* Your instructions: Rewrite the material from the line containing "Which reference object" through the end, inclusive, putting "image" wherever "photograph" appears and changing nothing else.

-------- Extracted information --------

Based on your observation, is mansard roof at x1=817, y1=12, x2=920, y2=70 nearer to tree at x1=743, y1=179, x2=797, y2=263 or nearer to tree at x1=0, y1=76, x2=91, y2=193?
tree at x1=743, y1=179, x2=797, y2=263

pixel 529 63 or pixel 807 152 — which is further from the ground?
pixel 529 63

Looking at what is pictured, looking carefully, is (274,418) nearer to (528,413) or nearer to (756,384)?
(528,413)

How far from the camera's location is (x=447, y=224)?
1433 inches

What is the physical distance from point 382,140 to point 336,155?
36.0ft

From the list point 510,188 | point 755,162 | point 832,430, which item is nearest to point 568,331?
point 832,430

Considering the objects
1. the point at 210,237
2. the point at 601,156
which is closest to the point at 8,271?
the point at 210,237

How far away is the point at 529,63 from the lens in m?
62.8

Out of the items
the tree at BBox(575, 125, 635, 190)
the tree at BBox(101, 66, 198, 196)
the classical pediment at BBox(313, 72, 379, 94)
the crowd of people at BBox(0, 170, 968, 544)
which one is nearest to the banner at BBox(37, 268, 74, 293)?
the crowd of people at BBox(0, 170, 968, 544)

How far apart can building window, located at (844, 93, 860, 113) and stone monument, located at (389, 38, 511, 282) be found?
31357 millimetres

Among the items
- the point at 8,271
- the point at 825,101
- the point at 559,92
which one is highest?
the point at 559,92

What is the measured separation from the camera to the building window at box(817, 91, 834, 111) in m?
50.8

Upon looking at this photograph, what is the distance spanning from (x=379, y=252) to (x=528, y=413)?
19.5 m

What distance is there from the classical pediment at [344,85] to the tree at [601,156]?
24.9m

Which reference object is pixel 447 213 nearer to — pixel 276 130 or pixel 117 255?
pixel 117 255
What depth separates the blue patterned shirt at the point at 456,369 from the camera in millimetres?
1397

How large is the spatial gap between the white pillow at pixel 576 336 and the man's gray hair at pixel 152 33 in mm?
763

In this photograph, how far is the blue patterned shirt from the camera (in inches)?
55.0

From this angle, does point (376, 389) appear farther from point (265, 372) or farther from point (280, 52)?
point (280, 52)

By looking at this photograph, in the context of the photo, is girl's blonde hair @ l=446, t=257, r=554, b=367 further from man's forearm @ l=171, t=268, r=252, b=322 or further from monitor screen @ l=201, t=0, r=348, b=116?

--------

* Task solution:
Which reference object is pixel 447 213 nearer to — pixel 276 130 or pixel 117 255?
pixel 117 255
What depth separates the blue patterned shirt at the point at 456,369 from the camera in millimetres?
1397

How large is the spatial gap between the white pillow at pixel 576 336 and the man's gray hair at pixel 152 33 in mm?
763

In this image, how far is the blue patterned shirt from the camera (in inches)?
55.0

From this angle, does point (376, 389) appear farther from point (265, 372) or farther from point (280, 52)?
point (280, 52)

By looking at this image, in the context of the photo, is girl's blonde hair @ l=446, t=257, r=554, b=367 further from man's forearm @ l=171, t=268, r=252, b=322 or further from monitor screen @ l=201, t=0, r=348, b=116?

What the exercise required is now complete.